If you have restructured a mortgage, which altered the repayment and or term, ensure your life policy is adequate
The number of mortgages in arrears, thankfully continues to decline, and one of the reasons for this, is the number of mortgages which have been restructured. And that is where a bank would offer arrangements such as interest only facilities, extending the mortgage term, capitalising the arrears, reducing the interest rate, split mortgage etc.
And according to the most recent data released from The Central Bank, 118,477 mortgages have been restructured with 87% of mortgage holders meeting the terms of their restructure.
The arrangement with the highest compliance rate were those offered an interest only facility for greater than one year, and some of the lowest surprisingly were those offered payments that were less than interest only and those who were offered permanent rate reductions.
Whilst the figures for compliance are welcome, the restructuring arrangements can lead to mortgage holders being under insured and exposed to a shortfall in the event of one party to the mortgage dying.
This anomaly has been raised on more than one occasion by the insurer Royal London, who have pointed out that unlike a mortgage, a mortgage protection life assurance policy is not as flexible and is more difficult to amend, and unless you effect a new policy reflecting the new restructuring arrangement you have entered into, a gap is likely to exist between what a life policy will cover you for and what is outstanding on your mortgage.
If for example, you got into difficulty with your monthly mortgage repayment, and your lender offered you an interest only facility, it means the amount you owe is not reducing.

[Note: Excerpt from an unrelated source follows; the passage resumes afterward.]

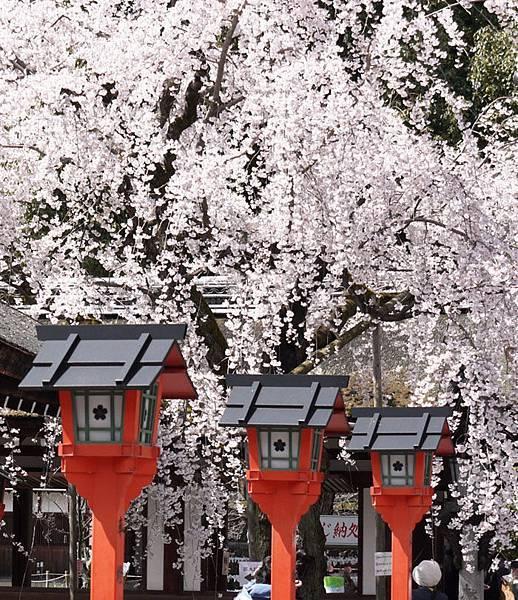 平野神社-2010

But your mortgage protection policy will not recognise this unless you changed it, and it assumes your mortgage is continuing to reduce each month, and the level of cover it provides reduces largely in line with it.
If for example, a couple took out a mortgage of €250,000 for 25-years in 2008 and because they had difficulty repaying it, in 2013 their lender agreed to an interest only facility for a 5-year period, it means should either pass away, there would be a shortfall of c. €34,000, which is the difference between what they owe and what a typical life policy would pay out.
If this did come to pass, the bank, are still owed €34,000 and unless they decide to write this amount off, the surviving person would have to either come up with the shortfall themselves or they would be left with a mortgage and repayments based on a balance outstanding of €34,000.
Be mindful as well if your arrangement was a term extension because a mortgage protection policy is designed to run for the same length of time as your mortgage, and if your mortgage term is now 25 years but your existing policy covers you for 20, you could be uninsured for the remaining 5 years of your mortgage.
The difficulty for people however, is that when they are going through a process with their lender looking for reduction in their mortgage payment, it can be very difficult, stressful and time consuming completing standard financial statements etc. and if an arrangement is granted, they are so relieved they may not think about their life policy and whether it is sufficient or not, unless prompted by their bank to make changes to it, and if not, unbeknown to them, a gap begins to develop and gets bigger the longer the arrangement continues.
If you did enter into a restructuring arrangement and the life policy you have assigned to your mortgage is a term assurance one, this may be enough, because with this type of policy the level of cover remains the same for the duration of the mortgage, and a shortfall could only arise if significant arrears were added to the amount owing. So, if you entered into an arrangement with your mortgage lender, which altered the repayment and or term, you need to make sure the life policy you have in place is adequate. And I know, for some, they don’t want to add to their outgoings. They are under pressure in the first place to make repayments which is why they are in a re-structure situation, but there are things you must pay, and life assurance is one of them. And if you are in discussions with, your, lender about re-structuring your mortgage payment, you need to factor in what the additional cost of taking out life cover is, to bridge any shortfall that may arise. The good news is that the amount should be small, but every amount counts so I’m not discounting the size of the increase and what it means to some people, but you need to factor this in to your future outgoings and your discussions with your lender.